Consider this configuration:
> show configuration routing-instances VRF1 instance-type vrf; route-distinguisher 42:1; vrf-import [ VRF1-IMPORT VRF-DEFAULT-IMPORT ]; vrf-export [ VRF1-EXPORT VRF-DEFAULT-EXPORT ]; vrf-table-label; > show configuration policy-options policy-statement VRF1-IMPORT from community [ VRF1 VRF2 ]; > show configuration policy-options policy-statement VRF-DEFAULT-IMPORT term cust_routes { from protocol bgp; then default-action accept; } > show configuration policy-options community VRF1 members target:42:1; > show configuration policy-options community VRF2 members target:42:2;
If you configure this on any router on your network, it'll work, VRF will import correct and only correct routes.
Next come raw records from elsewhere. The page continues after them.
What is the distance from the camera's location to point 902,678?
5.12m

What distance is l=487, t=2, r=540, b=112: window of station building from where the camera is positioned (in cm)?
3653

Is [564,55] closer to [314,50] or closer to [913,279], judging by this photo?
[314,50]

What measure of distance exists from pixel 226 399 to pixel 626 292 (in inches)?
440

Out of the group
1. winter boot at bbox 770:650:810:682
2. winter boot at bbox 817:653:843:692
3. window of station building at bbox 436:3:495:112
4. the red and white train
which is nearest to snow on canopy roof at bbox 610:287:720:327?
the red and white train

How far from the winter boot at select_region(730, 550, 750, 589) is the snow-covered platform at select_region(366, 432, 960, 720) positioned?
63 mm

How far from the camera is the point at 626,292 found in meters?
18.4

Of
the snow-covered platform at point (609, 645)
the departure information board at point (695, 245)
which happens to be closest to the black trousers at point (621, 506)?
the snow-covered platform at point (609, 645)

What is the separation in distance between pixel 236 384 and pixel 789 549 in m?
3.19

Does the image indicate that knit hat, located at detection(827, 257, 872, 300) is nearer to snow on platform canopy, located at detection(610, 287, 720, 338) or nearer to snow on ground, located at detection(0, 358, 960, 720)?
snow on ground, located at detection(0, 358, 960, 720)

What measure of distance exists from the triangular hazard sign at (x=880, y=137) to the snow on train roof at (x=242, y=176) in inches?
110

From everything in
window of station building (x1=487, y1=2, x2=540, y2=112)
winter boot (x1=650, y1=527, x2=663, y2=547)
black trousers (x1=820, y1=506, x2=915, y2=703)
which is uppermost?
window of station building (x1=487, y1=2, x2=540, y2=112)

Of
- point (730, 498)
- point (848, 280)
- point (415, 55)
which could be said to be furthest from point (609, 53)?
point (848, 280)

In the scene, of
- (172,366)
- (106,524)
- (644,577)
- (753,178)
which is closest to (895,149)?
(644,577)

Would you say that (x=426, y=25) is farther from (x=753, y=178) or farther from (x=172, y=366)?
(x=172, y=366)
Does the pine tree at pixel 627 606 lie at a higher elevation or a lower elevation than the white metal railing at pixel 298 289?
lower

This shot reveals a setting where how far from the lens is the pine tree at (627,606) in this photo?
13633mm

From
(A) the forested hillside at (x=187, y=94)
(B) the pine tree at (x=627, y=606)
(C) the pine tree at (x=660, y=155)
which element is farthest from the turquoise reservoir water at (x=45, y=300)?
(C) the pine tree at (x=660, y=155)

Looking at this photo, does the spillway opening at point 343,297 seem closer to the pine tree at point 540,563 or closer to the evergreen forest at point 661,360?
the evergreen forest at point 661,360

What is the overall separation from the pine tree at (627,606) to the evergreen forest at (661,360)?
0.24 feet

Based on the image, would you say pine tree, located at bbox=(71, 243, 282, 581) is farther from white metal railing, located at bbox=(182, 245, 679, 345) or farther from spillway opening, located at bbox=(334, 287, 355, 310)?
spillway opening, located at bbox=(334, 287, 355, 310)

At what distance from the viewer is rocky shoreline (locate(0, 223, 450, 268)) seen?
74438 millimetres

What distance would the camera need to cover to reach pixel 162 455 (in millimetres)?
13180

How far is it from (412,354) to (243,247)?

This will give you assumption, that VRF import in JunOS works like this:
- start with empty array of routes to evaluate policy against
- when you hit 'match community' push matching routes from bgp.l3vpn.0 to the list
- evaluate rules normally against the list
If you create multiple of these to single router, and you only have single 'from community [ X ]' in each, it also works perfectly. However, if you have more than one community in 'from community' AND you have more than one VRF using the 'VRF-DEFAULT-IMPORT' things go wrong. If we have three routes:
- 10.10.1.0/24 RT:42:1
- 10.10.2.0/24 RT:42:1 RT:42:2 RT:42:3
- 10.10.3.0/24 RT:42:1 RT:42:3
VRF1 will correctly import all of these, but it will also leak #2 to other VRFs in same PE having 'VRF-DEFAULT-IMPORT', it won't leak #1 or #3. It's not actually bug, but the fact that it works at all, is side-effect of optimization when route hits exactly 1 'show bgp targets' entry. And evaluation is not done, how the results in the simple test might indicate.